Exposition du 5 décembre 2015 au 30 janvier 2016, à la Galerie Annie Gabrielli.
Vernissage le vendredi 4 décembre 2015.
(Fermeture du 21 décembre au 2 janvier)
Humaines, trop humaines, une conversation photographique à cinq voix
Humaines, trop humaines est le titre retenu par la galerie Annie Gabrielli pour sa première exposition collective in situ, déclinant ainsi au féminin pluriel l’Humain, trop humain de Friedrich Nietzsche, recueil d’aphorismes sur l’Homme et contre l’idéalisme, et hommage à l’esprit libre qu’était Voltaire.
Nécessité est alors de se demander ce qui lie les cinq démarches artistiques mises en présence et cette citation philosophique. Il semble a priori fortuit de trouver un dénominateur commun à ces démarches tant leur aspect se révèle protéiforme.
Au travers des photographes choisies, ce sont deux continents qui sont représentés, l’Asie (Chine et Japon) et l’Europe (Belgique et France), irrigués par des propos différents qui, toutefois, se recoupent par endroits. De la sorte, la question de l’intime se cristallise par le biais du journal chez Annabel Werbrouck (Journal d’une femme à Berlin) et par celui du souvenir et de la remémoration dans le travail de Delphine Sauret ; celle du document est partagée par Kyoko Kasuya et Morgane Gille. Alors que la première, en écho à la catastrophe de Fukushima qui a meurtri son pays, abolit les frontières et les distances en proposant un ensemble de clichés, accompagné de textes, sur les paysages avoisinant les sites nucléaires français (La Zone), la seconde s’empare de documents d’archives sur un quartier de Nîmes pour produire des images recomposées et hybrides, qui mettent à mal la vér(ac)ité portée par la photographie, et qu’elle présente sous forme d’ouvrage. Le travail de Wang Pei, quant à lui, se situe dans le voisinage de celui d’un socio-ethnologue critique. En effet, la mise en regard et en scène de photographies de mariages chinois témoignent de leurs permanences, et des codes qui les innervent (La vie similaire), tout autant que des écarts qui existent entre vie quotidienne et parenthèse lisse et idéale du jour des noces (La vie parallèle).

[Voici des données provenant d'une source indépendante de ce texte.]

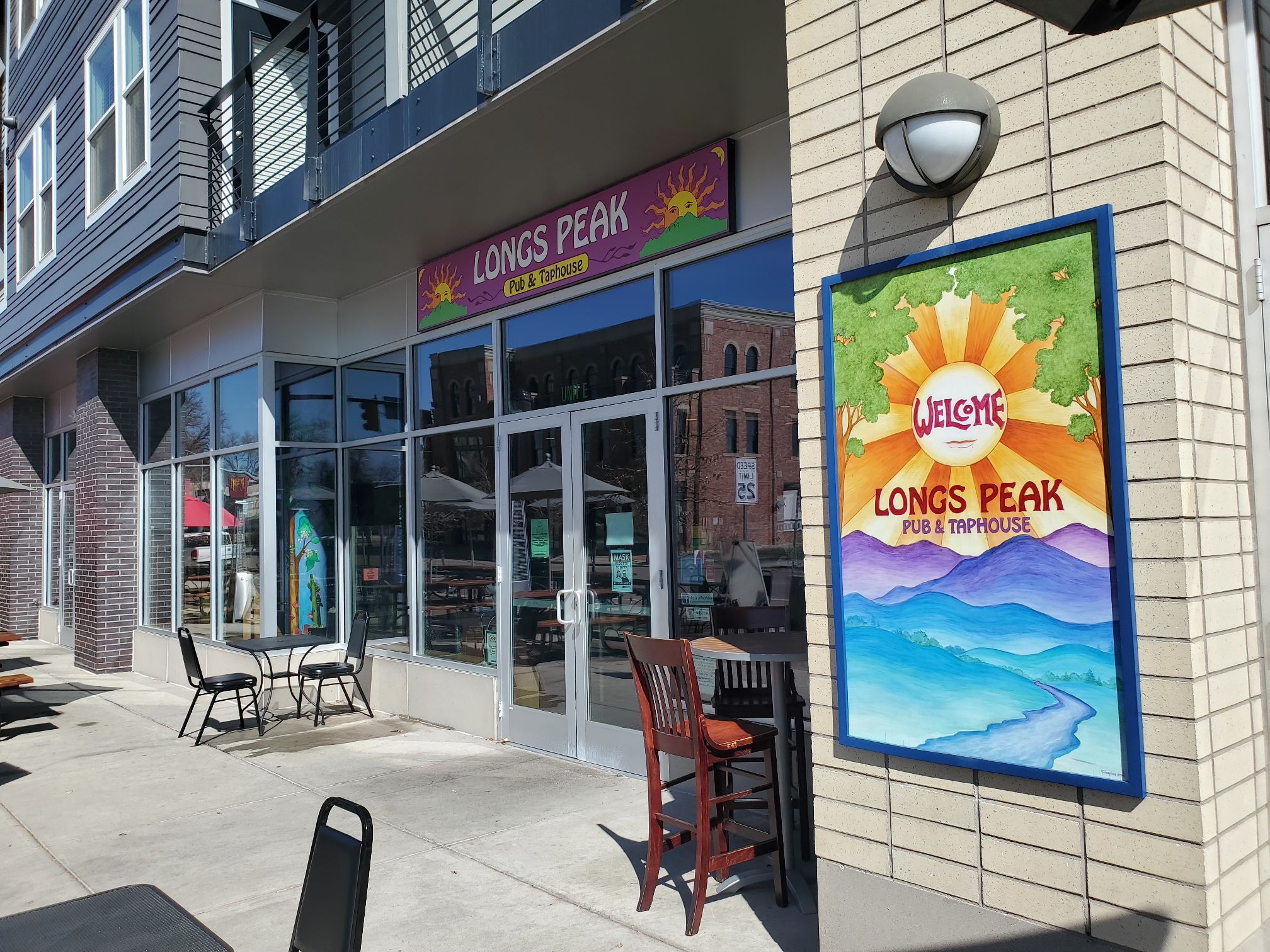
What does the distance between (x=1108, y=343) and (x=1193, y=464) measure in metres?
0.41

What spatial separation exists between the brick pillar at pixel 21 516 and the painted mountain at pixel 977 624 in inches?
660

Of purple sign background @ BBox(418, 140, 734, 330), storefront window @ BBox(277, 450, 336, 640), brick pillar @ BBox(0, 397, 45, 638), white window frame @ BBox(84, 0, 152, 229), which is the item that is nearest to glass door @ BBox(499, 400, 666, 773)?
purple sign background @ BBox(418, 140, 734, 330)

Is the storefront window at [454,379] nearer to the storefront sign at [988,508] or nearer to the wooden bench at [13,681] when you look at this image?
the wooden bench at [13,681]

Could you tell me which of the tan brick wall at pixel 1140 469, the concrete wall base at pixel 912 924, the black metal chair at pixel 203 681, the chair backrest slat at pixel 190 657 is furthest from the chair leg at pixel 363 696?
the tan brick wall at pixel 1140 469

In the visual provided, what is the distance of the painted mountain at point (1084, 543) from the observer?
9.34ft

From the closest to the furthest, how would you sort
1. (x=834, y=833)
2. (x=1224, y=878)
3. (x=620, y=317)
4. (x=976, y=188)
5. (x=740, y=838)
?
(x=1224, y=878) → (x=976, y=188) → (x=834, y=833) → (x=740, y=838) → (x=620, y=317)

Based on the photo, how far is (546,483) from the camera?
7.34 meters

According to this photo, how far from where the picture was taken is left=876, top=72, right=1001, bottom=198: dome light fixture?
304cm

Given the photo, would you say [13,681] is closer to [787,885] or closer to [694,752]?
[694,752]

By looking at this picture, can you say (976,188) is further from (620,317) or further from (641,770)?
(641,770)

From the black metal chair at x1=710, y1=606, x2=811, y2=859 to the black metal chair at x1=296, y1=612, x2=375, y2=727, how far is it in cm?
374

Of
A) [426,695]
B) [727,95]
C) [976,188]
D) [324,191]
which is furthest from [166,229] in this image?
[976,188]

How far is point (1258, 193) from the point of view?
10.7ft

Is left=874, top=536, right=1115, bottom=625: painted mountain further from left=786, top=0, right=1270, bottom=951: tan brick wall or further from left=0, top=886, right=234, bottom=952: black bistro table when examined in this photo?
left=0, top=886, right=234, bottom=952: black bistro table
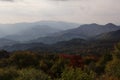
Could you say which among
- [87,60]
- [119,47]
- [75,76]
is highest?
[75,76]

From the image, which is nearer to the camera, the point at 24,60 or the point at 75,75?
the point at 75,75

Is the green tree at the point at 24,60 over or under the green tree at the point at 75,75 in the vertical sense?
under

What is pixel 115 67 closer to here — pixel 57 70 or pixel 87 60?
pixel 57 70

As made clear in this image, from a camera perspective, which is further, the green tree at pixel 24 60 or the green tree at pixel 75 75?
the green tree at pixel 24 60

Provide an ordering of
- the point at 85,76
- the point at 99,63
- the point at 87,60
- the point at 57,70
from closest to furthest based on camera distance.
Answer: the point at 85,76 < the point at 57,70 < the point at 99,63 < the point at 87,60

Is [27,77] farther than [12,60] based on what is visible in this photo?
No

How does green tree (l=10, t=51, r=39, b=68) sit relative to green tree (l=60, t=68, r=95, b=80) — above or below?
below

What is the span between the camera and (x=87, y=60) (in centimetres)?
9156

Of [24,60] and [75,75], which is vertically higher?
[75,75]

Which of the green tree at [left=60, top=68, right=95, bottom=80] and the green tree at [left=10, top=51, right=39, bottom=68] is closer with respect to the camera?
the green tree at [left=60, top=68, right=95, bottom=80]

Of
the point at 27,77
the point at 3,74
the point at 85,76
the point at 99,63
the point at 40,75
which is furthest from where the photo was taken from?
the point at 99,63

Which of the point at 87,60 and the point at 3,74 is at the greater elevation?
the point at 3,74

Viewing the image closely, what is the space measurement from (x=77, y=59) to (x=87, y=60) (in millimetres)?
6979

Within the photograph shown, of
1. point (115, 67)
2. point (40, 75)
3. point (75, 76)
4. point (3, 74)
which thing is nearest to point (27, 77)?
point (40, 75)
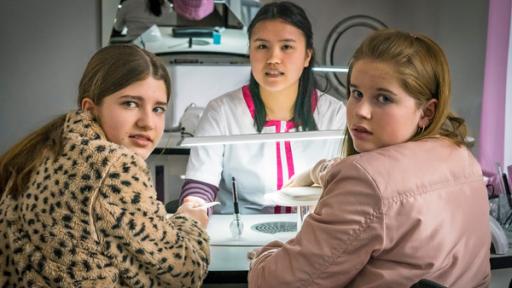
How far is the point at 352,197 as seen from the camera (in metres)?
1.17

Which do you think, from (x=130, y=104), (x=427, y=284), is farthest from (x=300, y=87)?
(x=427, y=284)

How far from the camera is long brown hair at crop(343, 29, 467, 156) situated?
129 centimetres

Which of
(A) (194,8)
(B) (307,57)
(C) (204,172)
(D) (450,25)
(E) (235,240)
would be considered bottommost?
(E) (235,240)

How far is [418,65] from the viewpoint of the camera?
4.25 ft

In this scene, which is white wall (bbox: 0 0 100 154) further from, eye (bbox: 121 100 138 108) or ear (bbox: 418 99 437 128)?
ear (bbox: 418 99 437 128)

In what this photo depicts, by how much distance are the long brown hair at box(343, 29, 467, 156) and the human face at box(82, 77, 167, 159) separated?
1.86 ft

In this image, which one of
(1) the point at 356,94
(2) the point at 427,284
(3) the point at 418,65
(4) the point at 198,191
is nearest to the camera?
(2) the point at 427,284

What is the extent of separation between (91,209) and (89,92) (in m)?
0.37

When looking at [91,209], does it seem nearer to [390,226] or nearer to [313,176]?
[390,226]

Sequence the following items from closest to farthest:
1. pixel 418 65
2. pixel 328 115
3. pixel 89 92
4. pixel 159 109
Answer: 1. pixel 418 65
2. pixel 89 92
3. pixel 159 109
4. pixel 328 115

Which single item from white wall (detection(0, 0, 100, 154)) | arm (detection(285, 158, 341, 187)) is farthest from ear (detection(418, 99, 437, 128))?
white wall (detection(0, 0, 100, 154))

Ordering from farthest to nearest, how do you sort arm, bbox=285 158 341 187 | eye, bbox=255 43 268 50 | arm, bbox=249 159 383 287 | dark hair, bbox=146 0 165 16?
1. dark hair, bbox=146 0 165 16
2. eye, bbox=255 43 268 50
3. arm, bbox=285 158 341 187
4. arm, bbox=249 159 383 287

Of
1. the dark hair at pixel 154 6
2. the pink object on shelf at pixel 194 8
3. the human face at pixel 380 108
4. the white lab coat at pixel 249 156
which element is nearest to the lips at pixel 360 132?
the human face at pixel 380 108

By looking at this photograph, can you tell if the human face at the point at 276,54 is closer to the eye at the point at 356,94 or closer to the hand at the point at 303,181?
the hand at the point at 303,181
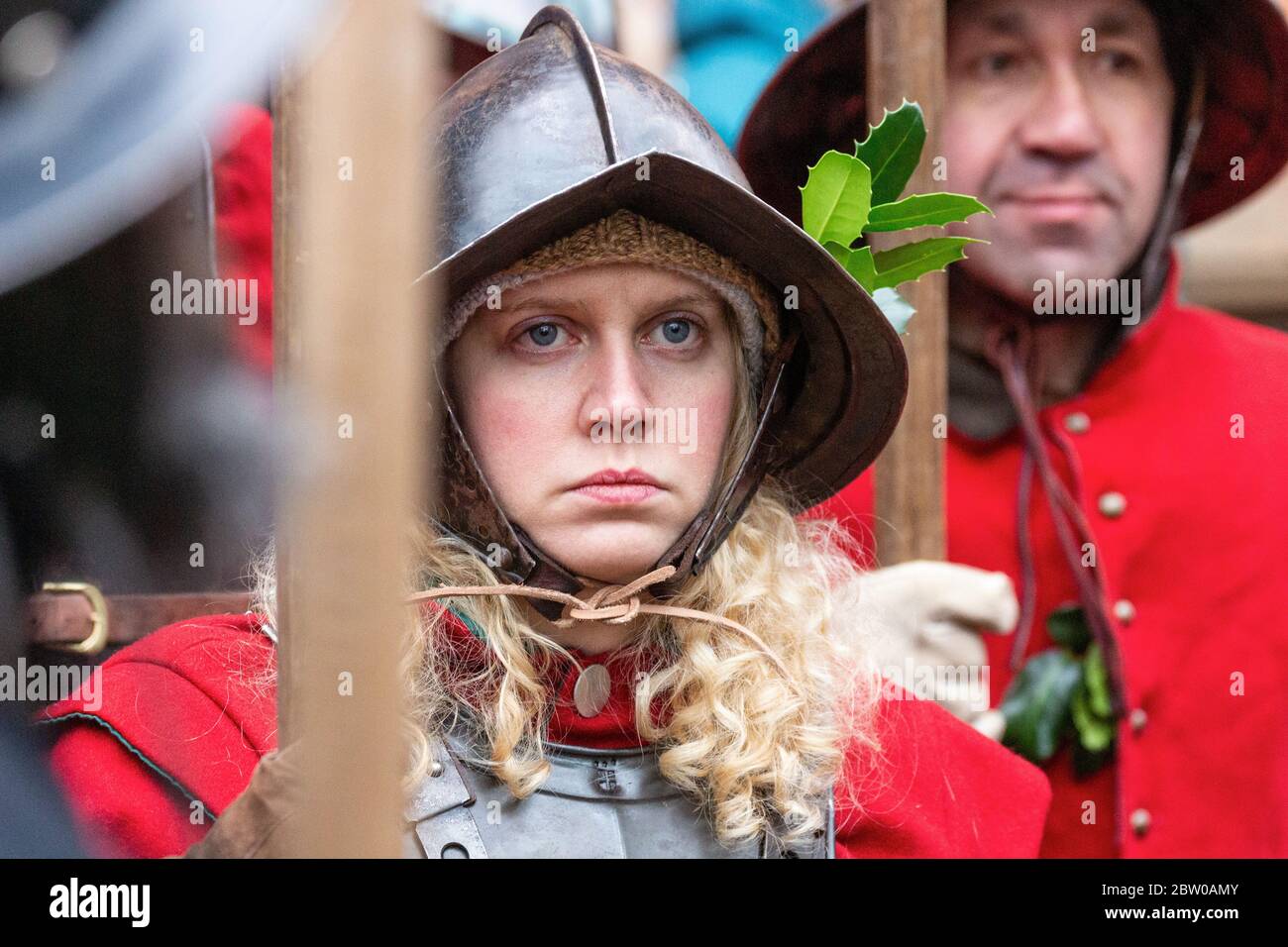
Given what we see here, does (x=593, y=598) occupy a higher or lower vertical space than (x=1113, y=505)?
lower

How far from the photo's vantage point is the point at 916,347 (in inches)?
102

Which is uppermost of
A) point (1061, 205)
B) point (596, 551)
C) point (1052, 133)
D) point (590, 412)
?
point (1052, 133)

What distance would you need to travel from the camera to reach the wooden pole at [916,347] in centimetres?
254

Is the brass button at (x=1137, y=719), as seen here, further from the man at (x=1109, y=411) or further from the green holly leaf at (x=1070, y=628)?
the green holly leaf at (x=1070, y=628)

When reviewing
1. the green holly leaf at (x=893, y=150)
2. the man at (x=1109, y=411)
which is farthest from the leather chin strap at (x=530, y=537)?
the man at (x=1109, y=411)

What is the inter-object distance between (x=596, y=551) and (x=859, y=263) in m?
0.49

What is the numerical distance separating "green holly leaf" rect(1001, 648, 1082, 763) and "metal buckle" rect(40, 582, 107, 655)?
132cm

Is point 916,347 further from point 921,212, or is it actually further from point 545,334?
point 545,334

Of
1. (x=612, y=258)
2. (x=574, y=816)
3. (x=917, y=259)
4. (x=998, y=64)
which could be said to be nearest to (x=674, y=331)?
(x=612, y=258)

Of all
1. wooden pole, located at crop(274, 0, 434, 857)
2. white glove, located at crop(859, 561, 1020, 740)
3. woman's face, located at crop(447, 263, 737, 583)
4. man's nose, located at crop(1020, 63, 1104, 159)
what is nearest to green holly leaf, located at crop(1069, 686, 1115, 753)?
white glove, located at crop(859, 561, 1020, 740)

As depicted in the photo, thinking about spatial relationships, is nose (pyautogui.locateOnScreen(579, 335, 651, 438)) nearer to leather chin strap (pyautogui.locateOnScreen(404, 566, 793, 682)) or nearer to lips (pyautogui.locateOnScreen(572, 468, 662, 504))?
lips (pyautogui.locateOnScreen(572, 468, 662, 504))

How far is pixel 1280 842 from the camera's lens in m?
2.69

Mais, qu’il s’agisse de travail intimiste, de travail de type documentaire ou de travail plasticien, chaque aspect participe à une même intention : s’interroger sur la création et le médium photographique. La légèreté du sujet de Pei Wang se teinte de gravité dans la sérialité, la déshumanisation des photographies de Kyoko Kasuya trouve une incarnation dans la voix de l’auteur, l’objectivité de l’archive se charge de facticité dans le traitement de l’image avec Morgane Gille, l’autofiction de Delphine Sauret devient universelle par les choix techniques et plastiques effectués, et le récit porté par les instantanés de vie de la série d’Annabel Werbrouck résonne bien au-delà de la femme berlinoise qu’elle a choisie pour héroïne anonyme.
Dans la galerie, d’un mur à l’autre et d’un ensemble à l’autre, ces voix individuelles et personnelles se croisent, se répondent et se complètent dans une conversation qui s’inscrit pleinement dans les préoccupations de la photographie plasticienne contemporaine.